| WHAT IS REQUIRED |
When you copy the data, keep every word exactly as it is and leave the pictures out.

| DATA BELOW |

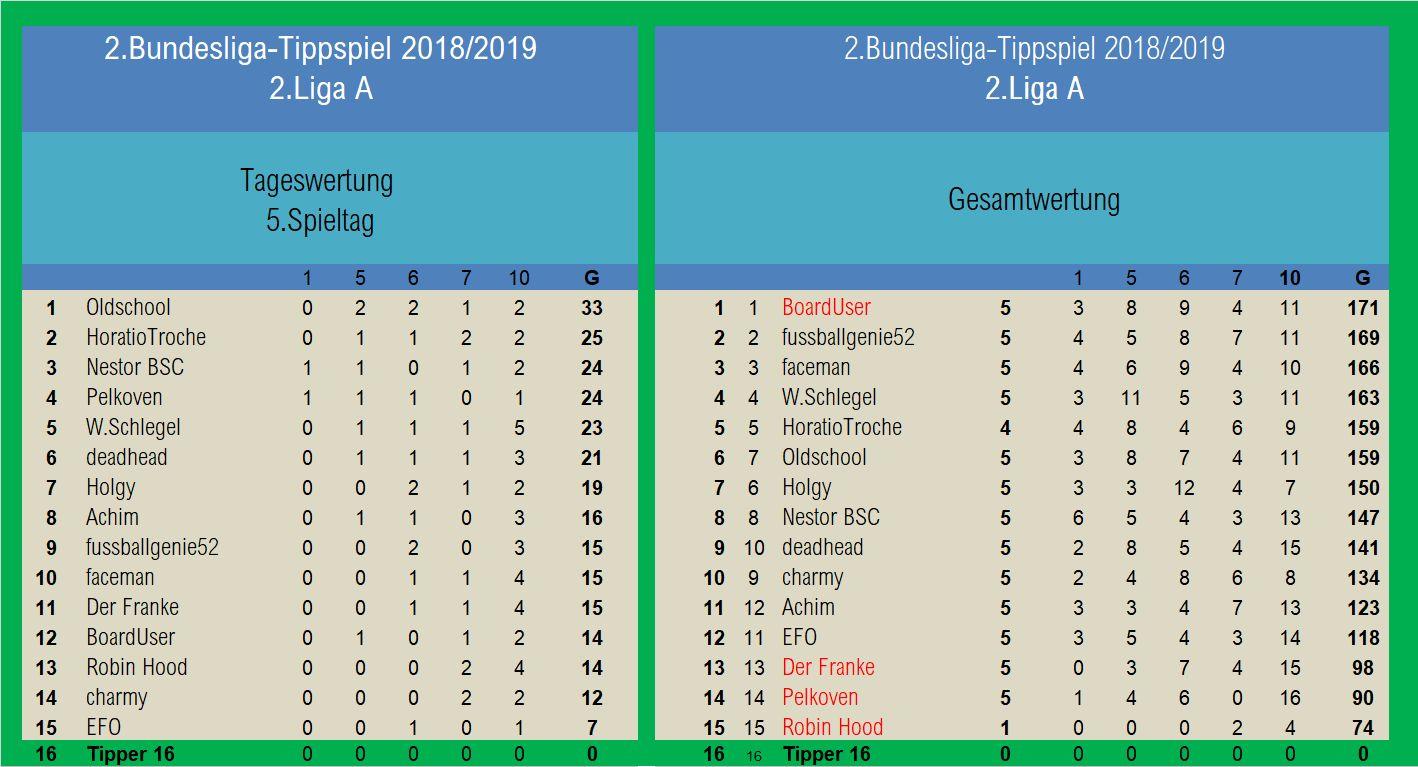 Auswertung 2.Liga A 5.Spieltag.jpg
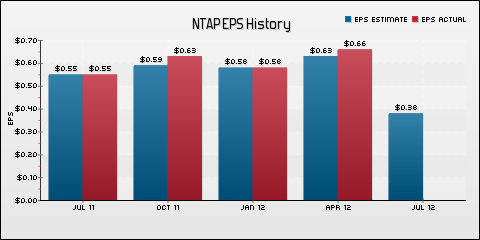 NetApp, Inc. EPS Historical Results vs Estimates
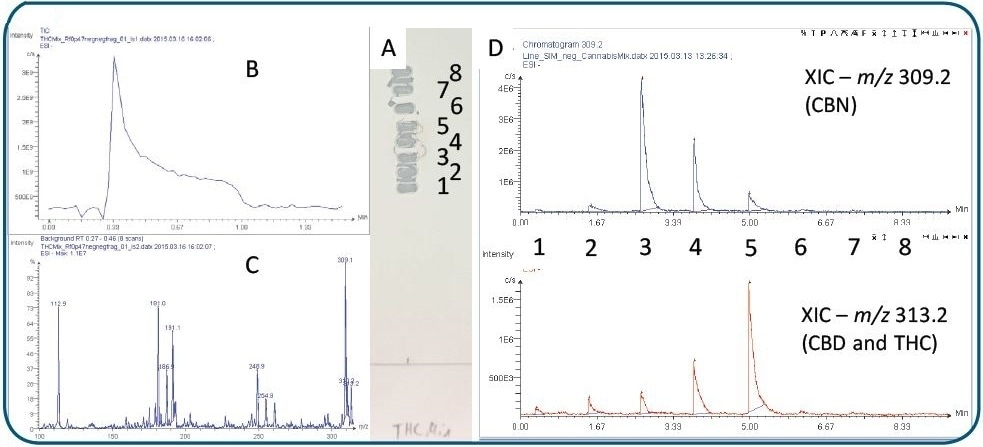 TLC/MS analysis of cannabinoids.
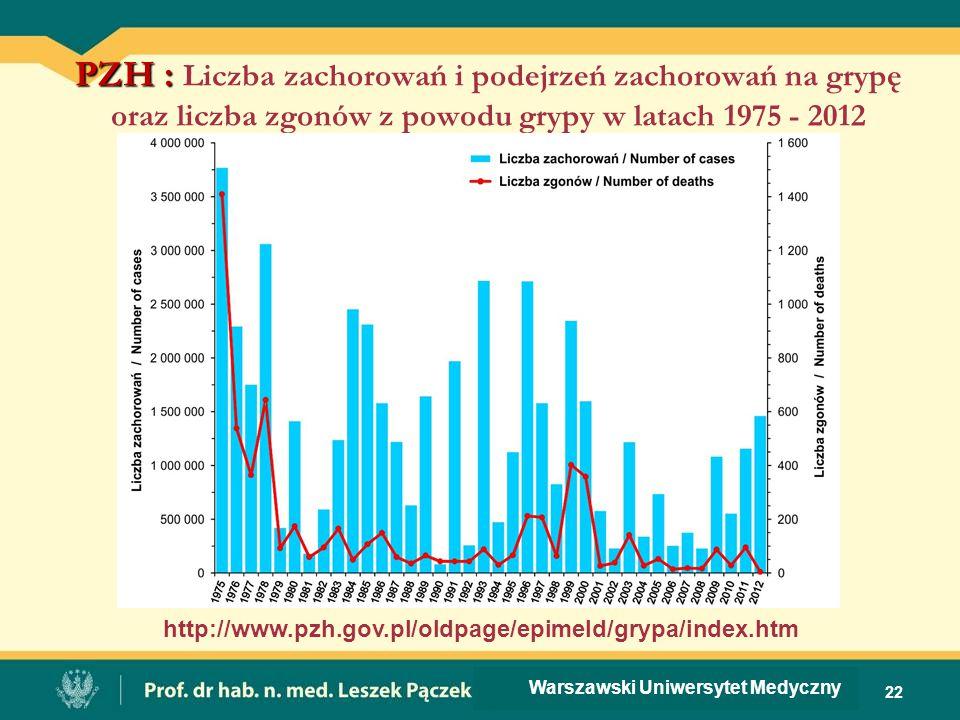 PZH : PZH : Liczba zachorowań i podejrzeń zachorowań na grypę oraz liczba zgonów z powodu grypy w latach 1975 - 2012 22 http://www.pzh.gov.pl/oldpage/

| EXERCISE RESULT |
 Auswertung 2.Liga A 5.Spieltag.jpg
 NetApp, Inc. EPS Historical Results vs Estimates
 TLC/MS analysis of cannabinoids.
 PZH : PZH : Liczba zachorowań i podejrzeń zachorowań na grypę oraz liczba zgonów z powodu grypy w latach 1975 - 2012 22 http://www.pzh.gov.pl/oldpage/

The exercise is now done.